Quel est le meilleur endroit pour combattre la domination masculine ? Le lit, répond John Stoltenberg dans Refuser d’être un homme [1]. Pour atteindre une réelle égalité sexuelle, il préconise d’abandonner les fantasmes inculqués par le patriarcat et d’inventer une façon de faire l’amour fondée sur la complicité et le respect plutôt que la violence et la soumission. Pure chimère que cette sexualité de Bisounours, objecte Butler dans le sillage de Foucault : il n’y a pas de désir sans pouvoir. La ligne de démarcation est claire entre les féministes « prosexe » et les croisé-e-s anti-pornographie/anti-prostitution dont la virulence rappelle les heures les plus sombres du catholicisme [2].
Ce qui n’est pas sans poser question : pourquoi le porno le plus avilissant excite-t-il aussi des femmes libérées ? Pourquoi beaucoup d’imaginaires sexuels continuent-ils de s’articuler autour du phallus tout-puissant, de la pénétration obligatoire, de l’éjaculation faciale ? Pourquoi, parmi les pratiquantes SM, une écrasante majorité de femmes choisit-elle le rôle de soumise ?
D’aucunes parlent d’une soupape – expiatoire ? – qui les repose du dehors où elles passent leur temps à se battre. D’autres y voient une façon d’éprouver leur corps dit délicat et fragile, d’affronter des partenaires dits dangereux et violents, pour s’y sentir invincibles et chercher leur limite, leur « point de faiblesse absolue » grâce auquel elles se sentiront plus fortes [3]. D’autres encore déclarent s’y amuser à caricaturer, à pousser à l’extrême le rôle social qui leur est imposé, pour en faire éclater le ridicule et l’arbitraire.
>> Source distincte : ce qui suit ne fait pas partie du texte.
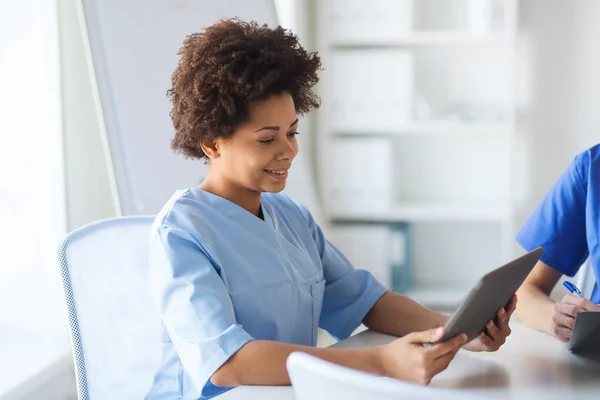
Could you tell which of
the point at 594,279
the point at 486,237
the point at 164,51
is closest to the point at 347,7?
the point at 486,237

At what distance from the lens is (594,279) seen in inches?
62.5

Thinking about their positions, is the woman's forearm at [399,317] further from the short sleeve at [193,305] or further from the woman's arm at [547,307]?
the short sleeve at [193,305]

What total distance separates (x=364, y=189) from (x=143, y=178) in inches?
63.9

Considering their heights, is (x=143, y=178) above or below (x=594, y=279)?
above

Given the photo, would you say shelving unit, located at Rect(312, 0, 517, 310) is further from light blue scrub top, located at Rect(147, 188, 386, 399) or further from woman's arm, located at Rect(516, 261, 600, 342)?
light blue scrub top, located at Rect(147, 188, 386, 399)

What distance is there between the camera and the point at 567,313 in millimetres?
1345

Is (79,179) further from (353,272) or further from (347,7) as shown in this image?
(347,7)

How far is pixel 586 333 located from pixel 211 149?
685 millimetres

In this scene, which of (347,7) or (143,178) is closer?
(143,178)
Mais même chez les femmes qui disent parvenir à les détourner, ces codes n’influencent-ils pas l’image qu’elles ont d’elles-mêmes dans d’autres domaines que sexuel ? Il est plus que probable que les représentations omniprésentes de femmes réceptacles, passives, constamment violables, infiniment chosifiées, ont un impact sur ce qu’elles acceptent, intériorisent, renoncent à combattre. Jouiraient-elles de plus d’assurance si leur propre image dans la sexualité n’était pas aussi liée à l’humiliation ?
Le jeu en vaut sans doute la chandelle… mais pose d’autres questions particulièrement retorses : pouvons-nous agir sur nos fantasmes ? Pouvons-nous décider de réorienter nos désirs ? Et surtout : est-ce être une mauvaise féministe que d’aimer les fessées ?
L’idéal serait peut-être d’accepter d’une part que le sexe soit traversé par le pouvoir, d’assumer nos pulsions animales visant à dominer et à soumettre ; mais de parvenir d’autre part à dissocier vraiment les catégories actif/passif, dominateur/soumis, homme/femme. Et à « dégenrer » le pouvoir… sans quitter son lit.